Class: TF2R::Scraper

Inherits:

Object

Object
TF2R::Scraper

Includes:: TextHelpers

Defined in:: lib/tf2r/scraper.rb

Overview

This class provides a way to retrieve webpages from tf2r.com and scrape them for information about raffles, users, entries, etc.

Author:

Justin Kim

Defined Under Namespace

Classes: InvalidUserPage

Instance Method Summary collapse

#fetch(url) ⇒ Mechanize::Page

Fetches the page at the given URL.
#initialize(options = {}) ⇒ Scraper constructor

Creates a Scraper.
#load_cookies(cookies_txt) ⇒ Mechanize::CookieJar

Loads the Mechanize agent with cookies from a cookies.txt.
#scrape_main_page ⇒ Hash

Scrapes TF2R for all active raffles.
#scrape_raffle(page) ⇒ Array

Scrapes a raffle for all available information.
#scrape_raffle_for_creator(page) ⇒ Hash

Scrapes a raffle page for information about the creator.
#scrape_raffle_for_participants(page) ⇒ Array

Scrapes a raffle page for all the participants.
#scrape_raffle_for_raffle(page) ⇒ Hash

Scrapes a raffle page for some information about the raffle.
#scrape_ranks(info_page) ⇒ Array

Scrapes the TF2R info page for available user ranks.
#scrape_user(user_page) ⇒ Hash

Scrapes a user page for information about the user.

Methods included from TextHelpers

#extract_color, #extract_link_snippet, #extract_steam_id, #raffle_link, #raffle_link_full, #user_link

Constructor Details

#initialize(options = {}) ⇒ `Scraper`

Creates a Scraper. Pass values using the options hash.
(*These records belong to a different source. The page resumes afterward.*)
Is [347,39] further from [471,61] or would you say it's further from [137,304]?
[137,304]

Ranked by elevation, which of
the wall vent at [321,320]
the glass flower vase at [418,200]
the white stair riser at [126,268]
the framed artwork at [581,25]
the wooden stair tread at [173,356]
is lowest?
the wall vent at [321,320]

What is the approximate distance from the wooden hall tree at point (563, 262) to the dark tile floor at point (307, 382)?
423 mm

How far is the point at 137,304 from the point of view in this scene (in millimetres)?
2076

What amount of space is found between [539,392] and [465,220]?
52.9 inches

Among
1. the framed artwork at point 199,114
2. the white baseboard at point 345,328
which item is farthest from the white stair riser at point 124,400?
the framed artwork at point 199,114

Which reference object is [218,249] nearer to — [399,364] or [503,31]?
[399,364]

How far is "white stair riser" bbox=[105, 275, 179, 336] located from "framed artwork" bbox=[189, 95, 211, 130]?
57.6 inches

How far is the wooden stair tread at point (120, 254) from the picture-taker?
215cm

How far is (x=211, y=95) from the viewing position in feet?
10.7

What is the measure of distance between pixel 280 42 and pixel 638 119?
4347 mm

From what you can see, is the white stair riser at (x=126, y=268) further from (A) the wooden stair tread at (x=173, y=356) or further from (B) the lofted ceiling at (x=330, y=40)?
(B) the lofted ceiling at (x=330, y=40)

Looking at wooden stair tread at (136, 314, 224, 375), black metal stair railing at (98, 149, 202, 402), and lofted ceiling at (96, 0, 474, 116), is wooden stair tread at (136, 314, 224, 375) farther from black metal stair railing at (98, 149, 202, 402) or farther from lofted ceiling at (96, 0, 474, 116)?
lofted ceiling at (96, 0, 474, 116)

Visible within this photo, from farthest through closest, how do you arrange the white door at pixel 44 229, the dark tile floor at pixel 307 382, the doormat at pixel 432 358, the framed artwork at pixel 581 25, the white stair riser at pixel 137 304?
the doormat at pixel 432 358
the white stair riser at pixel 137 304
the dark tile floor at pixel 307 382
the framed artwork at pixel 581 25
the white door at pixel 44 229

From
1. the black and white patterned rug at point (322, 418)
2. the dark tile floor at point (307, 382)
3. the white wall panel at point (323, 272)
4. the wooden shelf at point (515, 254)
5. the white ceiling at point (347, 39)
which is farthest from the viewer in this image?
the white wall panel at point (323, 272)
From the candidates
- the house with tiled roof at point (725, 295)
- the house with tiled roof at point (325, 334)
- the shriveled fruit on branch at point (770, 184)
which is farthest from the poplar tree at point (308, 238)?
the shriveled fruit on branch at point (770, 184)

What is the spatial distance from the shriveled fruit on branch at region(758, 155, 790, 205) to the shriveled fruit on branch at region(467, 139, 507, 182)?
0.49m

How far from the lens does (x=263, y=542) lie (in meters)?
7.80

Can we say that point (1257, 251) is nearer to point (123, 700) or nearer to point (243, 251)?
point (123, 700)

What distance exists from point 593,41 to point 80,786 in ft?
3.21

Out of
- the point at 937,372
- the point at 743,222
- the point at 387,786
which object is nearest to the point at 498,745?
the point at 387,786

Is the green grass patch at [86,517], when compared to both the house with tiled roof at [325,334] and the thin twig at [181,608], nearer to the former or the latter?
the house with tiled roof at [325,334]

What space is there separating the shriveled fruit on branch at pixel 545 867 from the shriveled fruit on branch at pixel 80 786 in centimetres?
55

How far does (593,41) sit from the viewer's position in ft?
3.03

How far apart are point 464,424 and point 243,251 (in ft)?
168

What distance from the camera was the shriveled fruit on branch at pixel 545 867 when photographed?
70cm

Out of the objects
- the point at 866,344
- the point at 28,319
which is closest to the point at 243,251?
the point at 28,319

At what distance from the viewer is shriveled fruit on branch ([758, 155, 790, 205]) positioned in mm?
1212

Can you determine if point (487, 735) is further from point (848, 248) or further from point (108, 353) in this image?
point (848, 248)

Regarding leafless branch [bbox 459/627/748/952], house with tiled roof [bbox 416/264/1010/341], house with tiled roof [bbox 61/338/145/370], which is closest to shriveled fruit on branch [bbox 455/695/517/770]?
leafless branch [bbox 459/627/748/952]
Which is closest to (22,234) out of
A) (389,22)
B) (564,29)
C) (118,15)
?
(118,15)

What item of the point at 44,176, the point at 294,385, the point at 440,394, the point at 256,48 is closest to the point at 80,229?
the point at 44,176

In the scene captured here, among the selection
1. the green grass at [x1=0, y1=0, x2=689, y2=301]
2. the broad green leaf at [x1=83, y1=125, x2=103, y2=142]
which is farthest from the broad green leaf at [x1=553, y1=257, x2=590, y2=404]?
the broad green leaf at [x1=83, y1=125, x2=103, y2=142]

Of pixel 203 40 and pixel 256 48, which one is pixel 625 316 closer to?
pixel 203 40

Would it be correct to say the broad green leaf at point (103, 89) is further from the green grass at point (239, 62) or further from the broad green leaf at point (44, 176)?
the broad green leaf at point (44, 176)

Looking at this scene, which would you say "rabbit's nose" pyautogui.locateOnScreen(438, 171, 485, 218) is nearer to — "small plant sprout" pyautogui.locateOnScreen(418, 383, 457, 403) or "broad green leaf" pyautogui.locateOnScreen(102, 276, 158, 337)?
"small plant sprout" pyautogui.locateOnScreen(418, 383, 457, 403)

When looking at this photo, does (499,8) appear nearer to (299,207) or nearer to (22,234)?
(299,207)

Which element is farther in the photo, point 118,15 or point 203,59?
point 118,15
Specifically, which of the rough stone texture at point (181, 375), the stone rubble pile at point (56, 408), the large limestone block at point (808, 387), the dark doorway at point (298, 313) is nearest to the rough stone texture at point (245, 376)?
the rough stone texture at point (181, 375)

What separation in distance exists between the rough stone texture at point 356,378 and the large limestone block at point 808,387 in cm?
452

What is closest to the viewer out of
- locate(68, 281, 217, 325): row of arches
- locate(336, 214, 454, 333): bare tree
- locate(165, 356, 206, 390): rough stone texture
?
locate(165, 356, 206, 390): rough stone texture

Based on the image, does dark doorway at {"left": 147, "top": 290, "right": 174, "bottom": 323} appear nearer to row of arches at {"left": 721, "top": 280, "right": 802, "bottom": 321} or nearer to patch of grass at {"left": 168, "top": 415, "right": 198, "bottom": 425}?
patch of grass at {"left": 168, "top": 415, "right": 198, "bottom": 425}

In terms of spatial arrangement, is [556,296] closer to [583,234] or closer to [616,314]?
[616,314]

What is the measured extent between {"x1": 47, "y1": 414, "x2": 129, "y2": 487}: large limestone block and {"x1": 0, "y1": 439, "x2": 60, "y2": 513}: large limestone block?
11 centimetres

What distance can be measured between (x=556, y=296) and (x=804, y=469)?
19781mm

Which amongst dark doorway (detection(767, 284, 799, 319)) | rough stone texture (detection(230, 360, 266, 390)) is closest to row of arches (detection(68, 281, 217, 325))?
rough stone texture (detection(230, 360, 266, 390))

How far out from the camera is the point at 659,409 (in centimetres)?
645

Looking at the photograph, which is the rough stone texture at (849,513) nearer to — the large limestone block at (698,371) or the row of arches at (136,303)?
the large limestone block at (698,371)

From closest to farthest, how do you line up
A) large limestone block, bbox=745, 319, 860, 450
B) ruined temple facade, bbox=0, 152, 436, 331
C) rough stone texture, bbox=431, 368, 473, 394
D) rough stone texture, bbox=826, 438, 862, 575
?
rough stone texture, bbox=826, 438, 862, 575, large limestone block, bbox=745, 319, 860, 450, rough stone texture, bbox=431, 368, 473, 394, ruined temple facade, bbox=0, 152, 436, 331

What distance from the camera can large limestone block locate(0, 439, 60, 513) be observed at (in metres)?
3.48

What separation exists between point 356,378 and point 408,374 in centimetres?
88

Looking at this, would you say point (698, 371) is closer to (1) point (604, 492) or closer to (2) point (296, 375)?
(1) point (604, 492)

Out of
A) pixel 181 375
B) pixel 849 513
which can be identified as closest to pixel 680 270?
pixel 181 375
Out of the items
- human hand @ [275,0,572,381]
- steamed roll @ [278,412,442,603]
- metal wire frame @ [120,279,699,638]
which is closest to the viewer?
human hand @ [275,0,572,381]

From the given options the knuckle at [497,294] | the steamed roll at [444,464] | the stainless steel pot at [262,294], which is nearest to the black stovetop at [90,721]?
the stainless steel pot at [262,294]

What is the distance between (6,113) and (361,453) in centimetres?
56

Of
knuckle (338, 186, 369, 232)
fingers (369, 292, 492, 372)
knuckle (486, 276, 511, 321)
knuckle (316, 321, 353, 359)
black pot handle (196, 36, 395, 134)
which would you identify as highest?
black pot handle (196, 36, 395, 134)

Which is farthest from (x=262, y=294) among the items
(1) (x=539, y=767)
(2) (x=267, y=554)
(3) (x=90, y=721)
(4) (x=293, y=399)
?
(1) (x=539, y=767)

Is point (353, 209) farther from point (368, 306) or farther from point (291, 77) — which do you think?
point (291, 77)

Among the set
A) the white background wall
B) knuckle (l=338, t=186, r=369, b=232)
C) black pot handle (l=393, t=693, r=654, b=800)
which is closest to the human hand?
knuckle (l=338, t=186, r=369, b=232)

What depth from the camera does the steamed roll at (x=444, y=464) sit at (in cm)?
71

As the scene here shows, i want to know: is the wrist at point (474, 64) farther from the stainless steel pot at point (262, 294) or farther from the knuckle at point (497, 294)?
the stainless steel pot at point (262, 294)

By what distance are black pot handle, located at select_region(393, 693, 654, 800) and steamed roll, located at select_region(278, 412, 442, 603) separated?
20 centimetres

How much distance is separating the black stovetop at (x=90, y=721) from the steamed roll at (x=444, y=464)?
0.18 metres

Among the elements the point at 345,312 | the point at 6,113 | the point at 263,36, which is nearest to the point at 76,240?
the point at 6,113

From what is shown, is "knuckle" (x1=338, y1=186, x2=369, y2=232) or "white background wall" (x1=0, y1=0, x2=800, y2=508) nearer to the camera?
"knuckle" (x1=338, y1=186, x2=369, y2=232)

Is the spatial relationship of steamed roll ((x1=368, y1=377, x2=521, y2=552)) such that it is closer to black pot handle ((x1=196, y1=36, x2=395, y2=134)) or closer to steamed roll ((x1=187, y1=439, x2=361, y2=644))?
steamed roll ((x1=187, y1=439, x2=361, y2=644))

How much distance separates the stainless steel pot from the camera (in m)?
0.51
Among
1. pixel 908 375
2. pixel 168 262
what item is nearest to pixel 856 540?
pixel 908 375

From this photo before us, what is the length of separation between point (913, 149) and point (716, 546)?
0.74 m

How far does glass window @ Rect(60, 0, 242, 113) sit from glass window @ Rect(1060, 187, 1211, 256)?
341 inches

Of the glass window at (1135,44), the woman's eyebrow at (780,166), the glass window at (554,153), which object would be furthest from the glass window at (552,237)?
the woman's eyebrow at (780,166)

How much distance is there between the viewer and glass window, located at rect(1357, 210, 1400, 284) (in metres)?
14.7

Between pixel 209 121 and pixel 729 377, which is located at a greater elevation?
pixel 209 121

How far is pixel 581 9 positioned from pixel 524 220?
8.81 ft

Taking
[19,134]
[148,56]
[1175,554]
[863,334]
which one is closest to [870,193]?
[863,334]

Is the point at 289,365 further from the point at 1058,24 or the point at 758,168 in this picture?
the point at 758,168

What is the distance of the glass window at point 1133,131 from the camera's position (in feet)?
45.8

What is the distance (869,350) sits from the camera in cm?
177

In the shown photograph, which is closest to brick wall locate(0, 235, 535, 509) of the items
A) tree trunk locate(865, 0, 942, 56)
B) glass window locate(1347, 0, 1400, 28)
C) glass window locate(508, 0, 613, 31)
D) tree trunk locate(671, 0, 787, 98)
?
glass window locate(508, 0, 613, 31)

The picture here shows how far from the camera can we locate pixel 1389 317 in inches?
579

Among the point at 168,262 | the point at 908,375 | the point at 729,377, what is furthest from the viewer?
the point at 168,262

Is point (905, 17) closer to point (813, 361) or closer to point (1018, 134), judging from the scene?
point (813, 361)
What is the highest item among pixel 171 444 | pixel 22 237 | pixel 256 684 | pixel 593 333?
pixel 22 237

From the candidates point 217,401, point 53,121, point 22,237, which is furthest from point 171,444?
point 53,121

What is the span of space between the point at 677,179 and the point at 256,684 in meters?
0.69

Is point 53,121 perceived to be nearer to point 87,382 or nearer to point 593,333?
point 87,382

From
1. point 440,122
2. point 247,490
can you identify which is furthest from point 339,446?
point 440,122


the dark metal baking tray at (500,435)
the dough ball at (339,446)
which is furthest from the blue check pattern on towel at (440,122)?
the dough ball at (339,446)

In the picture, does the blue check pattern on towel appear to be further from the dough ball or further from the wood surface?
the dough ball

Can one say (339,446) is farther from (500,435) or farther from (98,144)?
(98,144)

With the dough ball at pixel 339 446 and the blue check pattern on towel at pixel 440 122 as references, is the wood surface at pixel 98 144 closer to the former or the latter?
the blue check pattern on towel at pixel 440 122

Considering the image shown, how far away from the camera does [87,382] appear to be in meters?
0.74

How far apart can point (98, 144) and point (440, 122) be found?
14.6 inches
:user_agent a String used for the User-Agent header
:cookies_txt a File containing cookies to load into the Mechanize agent

Parameters:

options (Hash) (defaults to: {}) —

options to create a Scraper with

Options Hash (options):

:user_agent (String) —

a custom User-Agent header content
:cookies_txt (File) —

a cookies.txt to load the Mechanize agent with

# File 'lib/tf2r/scraper.rb', line 20

def initialize(options={})
  @mech = Mechanize.new { |mech|
    mech.user_agent = options[:user_agent] || "TF2R::Scraper #{VERSION}"
  }

  load_cookies(options[:cookies_txt]) if options[:cookies_txt]
end

Instance Method Details

#fetch(url) ⇒ `Mechanize::Page`

Fetches the page at the given URL.

Parameters:

url (String) —

the desired URL.

Returns:

(Mechanize::Page) —

the page given by Mechanize.



44
45
46

# File 'lib/tf2r/scraper.rb', line 44

def fetch(url)
  @mech.get(url)
end

#load_cookies(cookies_txt) ⇒ `Mechanize::CookieJar`

Loads the Mechanize agent with cookies from a cookies.txt.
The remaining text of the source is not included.